O trabalho foi realizado em 2003, em cinco regiões do País. Foram quatro meses consecutivos de questionamentos em parques, praias, shoppings, começando por São Paulo e chegando a Belém (PA) e Porto Alegre (RS). Foram entrevistadas 7.103 pessoas (1,9% da região Norte; 16,8% do Nordeste; 9,1% do Centro-Oeste; 16,2% da região Sul).
Foram 87 perguntas respondidas voluntariamente por homens (54,6%) e mulheres (45,4%), com idade média de 37,4 anos (variando dos 18 aos quase 80 anos). Os entrevistados são católicos, evangélicos, espíritas, sem religião definida, budistas, islâmicos, judeus, ateus, todos alfabetizados, escolaridade variada, casados, solteiros, divorciados e viúvos.

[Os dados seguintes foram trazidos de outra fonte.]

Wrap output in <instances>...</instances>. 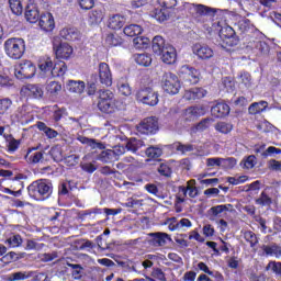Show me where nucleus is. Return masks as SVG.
<instances>
[{
  "mask_svg": "<svg viewBox=\"0 0 281 281\" xmlns=\"http://www.w3.org/2000/svg\"><path fill=\"white\" fill-rule=\"evenodd\" d=\"M95 82H98V74H93L90 77V80L87 85V93L88 95H95V91H98V87L95 86Z\"/></svg>",
  "mask_w": 281,
  "mask_h": 281,
  "instance_id": "nucleus-48",
  "label": "nucleus"
},
{
  "mask_svg": "<svg viewBox=\"0 0 281 281\" xmlns=\"http://www.w3.org/2000/svg\"><path fill=\"white\" fill-rule=\"evenodd\" d=\"M233 128H234V125L227 122H218L215 125V131H217V133H222V135H227V133H232Z\"/></svg>",
  "mask_w": 281,
  "mask_h": 281,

Pessoas que, segundo a autora, ''corajosa e desprendidamente, se deixaram descobrir''.
Dos mais de sete mil entrevistados, 96,7% das mulheres e 92% dos homens se consideram heterossexuais; 2,4% das mulheres e 6,1% dos homens se consideram homossexuais; 0,9% das mulheres e 1,8% dos homens se consideram bissexuais.
Os estudos revelam que a iniciação sexual feminina no Brasil é mais precoce, em média entre as jovens bissexuais, seguidas das homo e por fim, das hetero. O ''uso constante'' do preservativo também é maior entre os homens bissexuais (58,2%) e menor entre as mulheres homossexuais (24,6%).
A pesquisa também revela que a maior parte dos homens e mulheres afirmou ter desempenho sexual de qualidade excelente, enquanto 60% se consideram bons de cama e apenas duas entre 100 mulheres e um entre 100 homens têm desempenho ruim.
De forma simples e direta, a autora aborda temas como a masturbação, que segundo ela, constitui recurso importante para a integração de impulsos e a descarga de tensões, bem como um veículo das ''fantasias sexuais'' do adolescente, do autoconhecimento do corpo e da desinibição para o ato sexual.
A abordagem do tema revela que somente três a quatro de cada 100 homens nunca se masturbou. Mais de um terço das mulheres confessou desconhecer essa prática.
Cerca de 70% dos brasileiros têm relações sexuais ''quando dá vontade'', sem nenhuma programação. O sexo tem hora para acontecer para 15% a 18% dos brasileiros. 7% necessitam de ''situação especial'' para transar. 8% a 9% fazem sexo programado durante a semana, mas o horário varia no final de semana.
A pesquisa também quis saber como são as preliminares do ato sexual. As respostas surpreenderam a pesquisadora. Nem rápidas nem demoradas, responderam 65,9% das mulheres e 59,5% dos homens. São rápidas para 10% delas e para 14% deles; demoradas para 20,8% delas e 23,4% deles. Não há preliminares para 3,3% delas e para 2,7% deles. Mais da metade das mulheres não desejaria prolongar as preliminares e a surpresa é que um quinto delas acha que as preliminares costumam ser longas. A surpresa também fica por conta dos homens que não confirmam a voz corrente de que ''homem não se liga em preliminares''.